I while ago I saw someone have their account on FA merged with another persons inactive account so I posted a thread asking if  giving an account was possible and apperantly it is so I was wondering if an admin could give me the account called Sigma.

From what I can see the account is inactive because it was made in 2006 and has no information other than the artist info being 'gone'.
If it is possible could you pm me asking for what details are needed and if it isn't possible could my future account (when registration is back up) be merged with that account?

Thanks


----------



## redfoxnudetoons (Aug 15, 2010)

PM an admin.


----------



## Sigma (Aug 15, 2010)

who and which though, I was told  to pm one but which one?


----------



## redfoxnudetoons (Aug 15, 2010)

Dragoneer, or any of the FA staff.


----------



## Tally (Aug 16, 2010)

Wouldn't that be unfair if the original owner decided to come back?


----------



## Candy (Aug 16, 2010)

Tally said:


> Wouldn't that be unfair if the original owner decided to come back?


After four years?

And I got the name Candy, which was an abandoned account from three years ago.


----------



## Tally (Aug 16, 2010)

Candy said:


> After four years?
> 
> And I got the name Candy, which was an abandoned account from three years ago.


 
I've seen people return to video games after three to four years of not playing.


----------



## Willow (Aug 16, 2010)

Tally said:


> Wouldn't that be unfair if the original owner decided to come back?


If the account is inactive then yea, they can do that. 

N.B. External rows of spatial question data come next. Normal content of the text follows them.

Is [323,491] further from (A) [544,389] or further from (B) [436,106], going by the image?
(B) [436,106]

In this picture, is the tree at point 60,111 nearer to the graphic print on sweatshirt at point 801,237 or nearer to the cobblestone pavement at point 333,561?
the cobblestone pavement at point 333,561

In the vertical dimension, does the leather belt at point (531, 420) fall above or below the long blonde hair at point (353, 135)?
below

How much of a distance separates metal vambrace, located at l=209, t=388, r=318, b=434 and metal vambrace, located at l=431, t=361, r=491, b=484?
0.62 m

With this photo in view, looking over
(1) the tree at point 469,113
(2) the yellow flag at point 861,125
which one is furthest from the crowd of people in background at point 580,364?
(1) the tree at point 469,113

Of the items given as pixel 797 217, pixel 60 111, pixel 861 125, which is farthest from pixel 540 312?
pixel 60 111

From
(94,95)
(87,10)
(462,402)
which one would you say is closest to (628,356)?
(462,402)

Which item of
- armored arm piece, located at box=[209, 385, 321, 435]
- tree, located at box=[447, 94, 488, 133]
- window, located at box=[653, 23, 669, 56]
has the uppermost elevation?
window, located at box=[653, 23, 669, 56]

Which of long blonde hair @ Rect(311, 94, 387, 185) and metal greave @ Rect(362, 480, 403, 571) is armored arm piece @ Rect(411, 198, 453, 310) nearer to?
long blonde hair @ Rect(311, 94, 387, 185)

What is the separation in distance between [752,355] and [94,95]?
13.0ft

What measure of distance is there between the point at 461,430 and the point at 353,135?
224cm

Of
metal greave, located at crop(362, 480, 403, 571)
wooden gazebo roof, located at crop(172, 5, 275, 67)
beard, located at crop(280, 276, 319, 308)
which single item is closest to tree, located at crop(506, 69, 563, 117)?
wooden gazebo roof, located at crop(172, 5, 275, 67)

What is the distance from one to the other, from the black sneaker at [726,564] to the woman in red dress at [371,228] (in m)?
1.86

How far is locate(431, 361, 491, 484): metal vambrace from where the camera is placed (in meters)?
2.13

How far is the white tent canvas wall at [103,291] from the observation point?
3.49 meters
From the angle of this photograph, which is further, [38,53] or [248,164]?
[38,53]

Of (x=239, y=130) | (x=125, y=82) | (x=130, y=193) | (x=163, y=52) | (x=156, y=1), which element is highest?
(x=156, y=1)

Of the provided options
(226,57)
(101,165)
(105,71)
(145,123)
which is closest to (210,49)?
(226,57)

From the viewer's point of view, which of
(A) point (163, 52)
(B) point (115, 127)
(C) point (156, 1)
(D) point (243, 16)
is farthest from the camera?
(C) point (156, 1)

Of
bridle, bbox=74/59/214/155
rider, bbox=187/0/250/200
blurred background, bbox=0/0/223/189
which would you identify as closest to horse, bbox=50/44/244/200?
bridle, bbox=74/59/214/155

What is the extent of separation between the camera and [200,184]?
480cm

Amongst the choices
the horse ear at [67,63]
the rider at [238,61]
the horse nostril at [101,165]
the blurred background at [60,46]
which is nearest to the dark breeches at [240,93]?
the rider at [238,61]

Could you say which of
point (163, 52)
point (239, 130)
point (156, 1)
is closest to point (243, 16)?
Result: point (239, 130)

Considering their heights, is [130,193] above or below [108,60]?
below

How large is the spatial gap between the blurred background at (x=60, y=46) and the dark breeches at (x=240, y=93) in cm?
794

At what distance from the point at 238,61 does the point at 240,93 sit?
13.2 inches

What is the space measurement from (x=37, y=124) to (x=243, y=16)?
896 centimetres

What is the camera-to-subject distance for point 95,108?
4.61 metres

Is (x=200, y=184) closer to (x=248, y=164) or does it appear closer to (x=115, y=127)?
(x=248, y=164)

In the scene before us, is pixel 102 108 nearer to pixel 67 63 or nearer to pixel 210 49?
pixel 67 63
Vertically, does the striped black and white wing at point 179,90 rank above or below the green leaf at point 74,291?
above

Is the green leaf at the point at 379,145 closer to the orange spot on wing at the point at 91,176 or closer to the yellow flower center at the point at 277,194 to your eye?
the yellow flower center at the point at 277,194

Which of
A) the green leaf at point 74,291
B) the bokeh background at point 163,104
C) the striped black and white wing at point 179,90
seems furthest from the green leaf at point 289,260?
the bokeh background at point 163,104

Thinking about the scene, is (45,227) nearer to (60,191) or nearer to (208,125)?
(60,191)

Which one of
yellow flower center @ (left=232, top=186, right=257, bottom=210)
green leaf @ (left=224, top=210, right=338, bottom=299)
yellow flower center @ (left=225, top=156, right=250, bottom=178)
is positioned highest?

I believe that's how Ratte got her new account on FA. They can merge and give you accounts if they've gone without any activity for long periods of time.


----------



## Candy (Aug 16, 2010)

Tally said:


> I've seen people return to video games after three to four years of not playing.


Luckily for them, they can do that without getting the games taken away.

Honestly, I doubt someone would care. Or even remember their password.


----------



## yak (Aug 16, 2010)

No, accounts can not be merged. 
We can however give access to the account to anyone at request if the account shows no signs of activity for over a year. But that's just that, no merging or transferring of watches, comments, etc is done.


----------



## Willow (Aug 16, 2010)

yak said:


> No, accounts can not be merged.
> We can however give access to the account to anyone at request if the account shows no signs of activity for over a year. But that's just that, no merging or transferring of watches, comments, etc is done.


 Yea, but forum accounts can be merged can't they?


----------



## Sigma (Aug 16, 2010)

Well, could I have access to it?
I'll admit its primarily because I want an account called sigma.


----------



## Rakuen Growlithe (Aug 17, 2010)

Tally said:
			
		

> Wouldn't that be unfair if the original owner decided to come back?



If they haven't posted anything then they aren't losing anything. If it was made in 2006 but had a couple of pictures posted in it then I doubt it would be given away.


----------



## Zerksis (Aug 17, 2010)

They will, you just have to ask. Just do your research first before you ask. If the account is over a year old, was never used once, what's the harm? It'll probably never be used, at least if it's given to someone who will use it then the account can contribute something to the site instead of just waste space.


----------



## Taralack (Aug 17, 2010)

The admins are able to see when the user has last logged in. As yak said, if an account has been logged into for the past year, it counts as being active despite the account not having favs or submissions. They could just be using it to access the adult content on FA.


----------